On Thursday night, Yitzchak Dadon was the first to shoot the Jerusalem terrorist. His violent act of firing his gun at this man stopped his murderous rampage and saved the lives of many of his fellow students, some as young as 15 years of age. When a nation defends its people in a war against those committed to its destruction and whose methodology is to attack innocent civilians, it is sometimes necessary to carry out some violent acts in response and civilians used a shields by the other side will sometimes get hurt. That's what Hamas wants (but we're not always reminded of that by certain journalists). Like the journalist he admires so much, Brooks' moral compass is dramatically askew.
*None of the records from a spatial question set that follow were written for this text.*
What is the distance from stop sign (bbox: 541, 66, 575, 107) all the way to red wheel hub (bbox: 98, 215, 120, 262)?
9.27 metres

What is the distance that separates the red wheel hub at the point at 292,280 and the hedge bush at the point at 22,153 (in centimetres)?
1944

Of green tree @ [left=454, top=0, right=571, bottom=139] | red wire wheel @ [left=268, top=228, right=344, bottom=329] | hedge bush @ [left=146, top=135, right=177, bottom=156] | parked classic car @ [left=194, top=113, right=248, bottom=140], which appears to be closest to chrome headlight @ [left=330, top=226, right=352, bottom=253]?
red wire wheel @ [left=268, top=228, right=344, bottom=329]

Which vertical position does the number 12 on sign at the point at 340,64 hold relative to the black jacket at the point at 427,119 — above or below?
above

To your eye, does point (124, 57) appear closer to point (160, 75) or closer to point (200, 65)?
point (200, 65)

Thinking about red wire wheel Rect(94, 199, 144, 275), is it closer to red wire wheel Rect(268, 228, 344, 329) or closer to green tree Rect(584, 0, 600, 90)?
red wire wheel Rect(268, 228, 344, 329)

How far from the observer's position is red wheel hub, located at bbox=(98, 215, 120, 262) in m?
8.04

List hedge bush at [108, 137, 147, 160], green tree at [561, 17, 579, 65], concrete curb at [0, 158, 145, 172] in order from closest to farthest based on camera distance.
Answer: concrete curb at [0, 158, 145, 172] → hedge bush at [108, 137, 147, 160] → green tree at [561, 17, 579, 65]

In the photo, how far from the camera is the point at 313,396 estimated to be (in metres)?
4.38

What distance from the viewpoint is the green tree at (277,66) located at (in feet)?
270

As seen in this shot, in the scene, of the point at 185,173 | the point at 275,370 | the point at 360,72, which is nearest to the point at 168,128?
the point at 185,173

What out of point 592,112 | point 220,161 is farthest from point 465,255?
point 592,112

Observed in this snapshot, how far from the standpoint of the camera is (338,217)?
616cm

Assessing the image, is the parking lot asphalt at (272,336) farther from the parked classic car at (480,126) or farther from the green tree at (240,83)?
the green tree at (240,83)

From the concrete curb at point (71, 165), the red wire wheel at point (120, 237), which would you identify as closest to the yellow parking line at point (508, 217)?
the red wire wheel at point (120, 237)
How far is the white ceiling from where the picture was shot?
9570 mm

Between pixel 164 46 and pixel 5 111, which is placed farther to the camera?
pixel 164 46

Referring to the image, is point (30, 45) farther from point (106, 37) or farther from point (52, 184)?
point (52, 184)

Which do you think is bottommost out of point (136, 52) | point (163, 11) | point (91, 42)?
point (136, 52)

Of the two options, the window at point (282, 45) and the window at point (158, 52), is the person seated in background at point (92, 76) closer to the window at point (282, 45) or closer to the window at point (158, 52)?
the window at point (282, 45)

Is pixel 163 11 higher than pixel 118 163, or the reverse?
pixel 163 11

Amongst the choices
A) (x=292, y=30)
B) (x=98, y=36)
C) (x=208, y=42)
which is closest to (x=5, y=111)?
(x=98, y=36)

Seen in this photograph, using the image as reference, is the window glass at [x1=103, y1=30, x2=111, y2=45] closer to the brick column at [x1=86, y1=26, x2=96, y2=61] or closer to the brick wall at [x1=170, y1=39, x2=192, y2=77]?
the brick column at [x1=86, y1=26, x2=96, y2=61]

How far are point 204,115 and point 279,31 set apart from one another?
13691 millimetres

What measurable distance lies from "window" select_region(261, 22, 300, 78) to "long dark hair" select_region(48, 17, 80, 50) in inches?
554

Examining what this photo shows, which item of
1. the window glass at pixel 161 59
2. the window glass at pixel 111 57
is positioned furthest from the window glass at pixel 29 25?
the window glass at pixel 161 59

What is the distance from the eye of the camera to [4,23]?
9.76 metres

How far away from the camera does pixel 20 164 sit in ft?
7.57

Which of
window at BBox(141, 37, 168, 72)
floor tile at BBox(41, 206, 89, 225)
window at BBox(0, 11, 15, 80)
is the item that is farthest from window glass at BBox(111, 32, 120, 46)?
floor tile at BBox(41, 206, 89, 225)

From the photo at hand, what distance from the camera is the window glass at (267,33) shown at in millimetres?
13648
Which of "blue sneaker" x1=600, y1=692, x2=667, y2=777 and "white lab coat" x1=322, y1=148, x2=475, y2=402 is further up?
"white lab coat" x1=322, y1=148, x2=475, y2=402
The other part of Brook's vindication of O'Loughlin is also way out of kilter. The truth is that you won't find many sympathetic pieces at all from Ed about the hundreds of Israeli civilians killed and the thousands wounded by terrorists who targetted them or their families since he started with Fairfax in 2002. You won't find that much from him which exposes the evil of Hamas - where are his articles about its charter, its incitement to murder in the media, its children's television programmes encouraging a pathological hatred of Jews, its vicious and violent attacks on political opponents etc, etc, etc. This evidence suggests that, contrary to what Brook claims, his bias is not related to the proposition that all violence is supposedly evil. Otherwise, he would tell us all about the violence of the Palestinian terrorists, particularly about Hamas!

Instead, you will only find such things in the news items that end up in the blank pages. But in any event, the fact that today, of all days, instead of a sympathetic interview with a relative of the dead we found one about a man who makes rockets designed specifically to kill innocent people going about their normal everyday lives, is quite enough for me!
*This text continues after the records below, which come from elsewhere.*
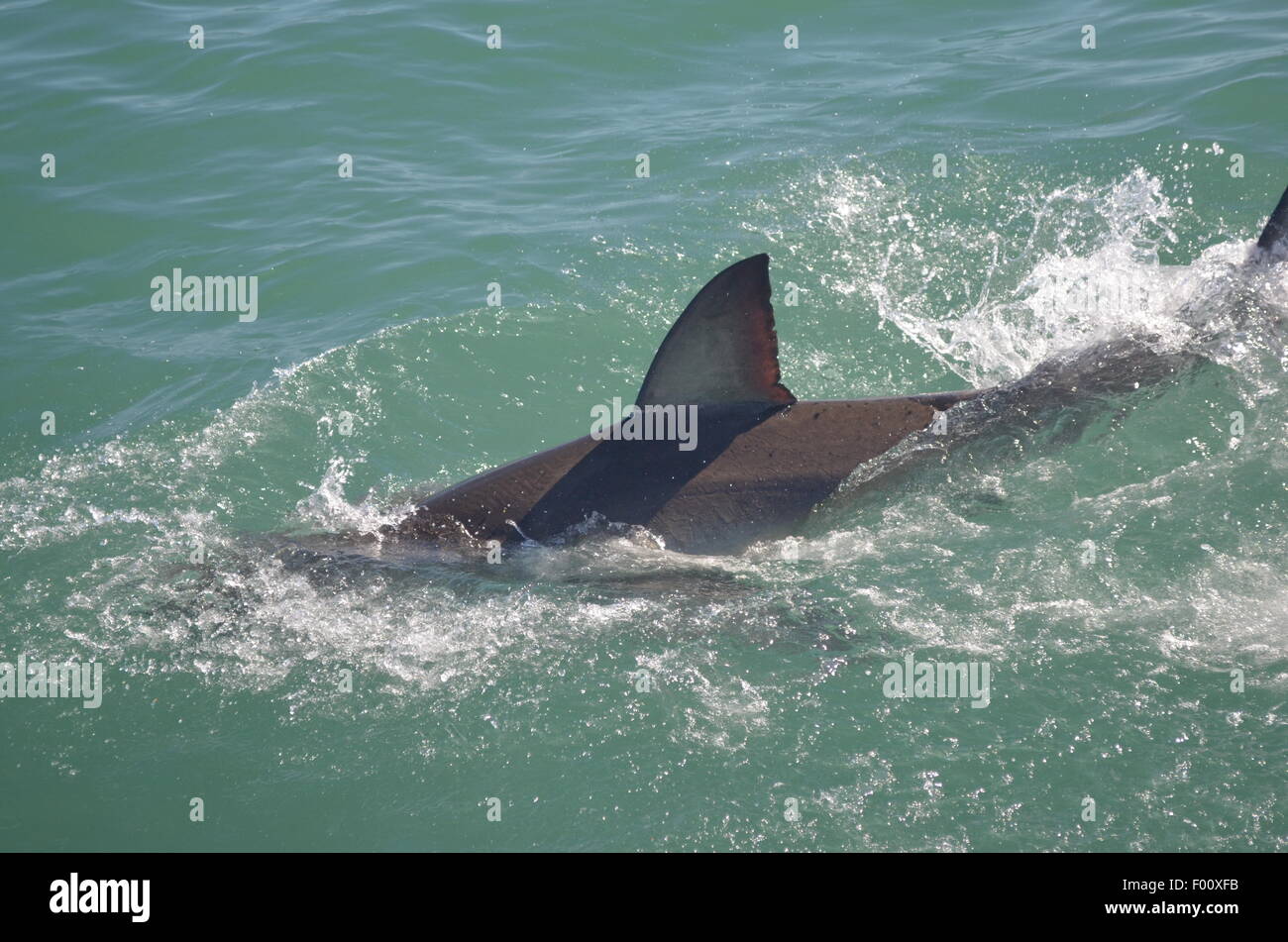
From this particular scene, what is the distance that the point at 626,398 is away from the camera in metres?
8.04

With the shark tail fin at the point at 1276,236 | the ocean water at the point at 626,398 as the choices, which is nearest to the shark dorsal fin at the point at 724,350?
the ocean water at the point at 626,398

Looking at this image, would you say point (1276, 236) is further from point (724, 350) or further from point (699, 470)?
point (699, 470)

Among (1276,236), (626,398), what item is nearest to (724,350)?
(626,398)

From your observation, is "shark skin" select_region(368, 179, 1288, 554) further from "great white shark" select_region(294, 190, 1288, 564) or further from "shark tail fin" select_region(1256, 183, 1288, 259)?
"shark tail fin" select_region(1256, 183, 1288, 259)

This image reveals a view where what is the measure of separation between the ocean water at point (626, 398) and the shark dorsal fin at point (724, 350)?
0.76 metres

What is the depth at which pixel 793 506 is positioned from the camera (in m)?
5.94

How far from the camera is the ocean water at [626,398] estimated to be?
485cm

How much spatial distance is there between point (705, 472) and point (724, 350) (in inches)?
27.0

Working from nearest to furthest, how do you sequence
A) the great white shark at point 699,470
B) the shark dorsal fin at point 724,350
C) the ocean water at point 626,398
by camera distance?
the ocean water at point 626,398, the shark dorsal fin at point 724,350, the great white shark at point 699,470

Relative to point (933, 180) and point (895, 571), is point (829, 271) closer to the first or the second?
point (933, 180)

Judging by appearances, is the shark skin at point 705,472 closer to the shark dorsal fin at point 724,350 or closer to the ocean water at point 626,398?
the shark dorsal fin at point 724,350

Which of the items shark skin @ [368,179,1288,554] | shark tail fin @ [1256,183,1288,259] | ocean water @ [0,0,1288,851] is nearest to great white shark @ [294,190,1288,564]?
shark skin @ [368,179,1288,554]

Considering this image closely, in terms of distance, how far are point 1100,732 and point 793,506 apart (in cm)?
188

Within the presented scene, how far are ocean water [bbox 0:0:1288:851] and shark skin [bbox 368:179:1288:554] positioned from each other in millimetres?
172
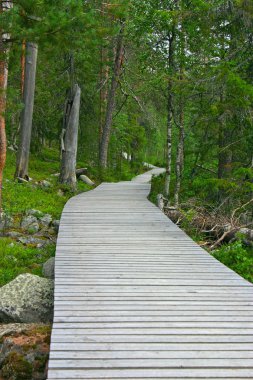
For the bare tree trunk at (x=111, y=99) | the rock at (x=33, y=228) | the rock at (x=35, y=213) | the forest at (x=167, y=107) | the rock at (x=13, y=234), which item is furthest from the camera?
the bare tree trunk at (x=111, y=99)

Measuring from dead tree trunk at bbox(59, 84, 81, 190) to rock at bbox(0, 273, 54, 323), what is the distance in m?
11.8

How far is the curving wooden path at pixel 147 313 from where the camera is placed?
3828mm

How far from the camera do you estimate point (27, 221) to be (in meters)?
11.5

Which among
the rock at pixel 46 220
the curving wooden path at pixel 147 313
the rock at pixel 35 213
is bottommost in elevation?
the rock at pixel 46 220

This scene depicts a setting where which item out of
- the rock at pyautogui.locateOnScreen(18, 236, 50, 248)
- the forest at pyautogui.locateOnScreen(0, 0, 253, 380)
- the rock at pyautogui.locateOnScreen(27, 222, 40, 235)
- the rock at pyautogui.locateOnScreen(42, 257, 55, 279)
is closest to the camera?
the rock at pyautogui.locateOnScreen(42, 257, 55, 279)

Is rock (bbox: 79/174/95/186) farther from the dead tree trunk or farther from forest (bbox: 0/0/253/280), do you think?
the dead tree trunk

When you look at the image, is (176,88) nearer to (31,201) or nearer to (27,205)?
(27,205)

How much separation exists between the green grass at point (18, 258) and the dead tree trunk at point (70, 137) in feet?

ODD SPOT: In his insipid attempt to justify his reporting from Israel last month in the Australian Jewish News, O'Loughlin gave as his excuse for not reporting on a Human Rights Watch report accusing Hezbollah of committing war crimes by bombarding Israeli civilian centers during the 2006 war, the fact that "I was on another assignment in Gaza at the time of its release. In my absence, the story was covered with a syndicated piece from The New York Times." However, AJN columnist and media watchdog Tzvi Fleisher claims he couldn't find this syndicated piece.

Today's double whammy from O'Loughlin shows that it is possible for him to report from two places at the same time.

What he lacks however, is the capacity to produce a really good piece of interviewing and his rocket man piece proves that beyond doubt.

In the end, Abed insists that his rockets are home made and that he is "working on one that will go 45 kilometres. The real trouble is the cost. The new 45 kilometres rockets will cost $7,000 each ($A7,530) to build," while the most commonly fired missiles "cost 1,500 shekels ($A445) to make".

The question that any interviewer worth his salt should be asking at that point in light of his newspaper's recent report on Gaza’s dire humanitarian situation which revealed that “more than 1.1 million people out of a population of 1.5 million are now dependent on food aid” and according to the Oxfam website most of these people are living in households “earning less than $1.2 per person per day“ is one that would be bleedingly obvious to anyone who really believes in exposing the evil of Hamas but the lame duck O'Loughlin obviously passed on that one.

And the excuses just keep sounding lamer as every day passes.

1 comment:

Anonymous said...

I wonder if this piece of evil will ever see light of day in Ed's domain - http://pmw.org.il/Bulletins_mar2008.html#b090308

Israeli building in populated Jewish areas is always a threat to the peace process but when Abbas' own PA newspapers publish this filth it never gets a mention.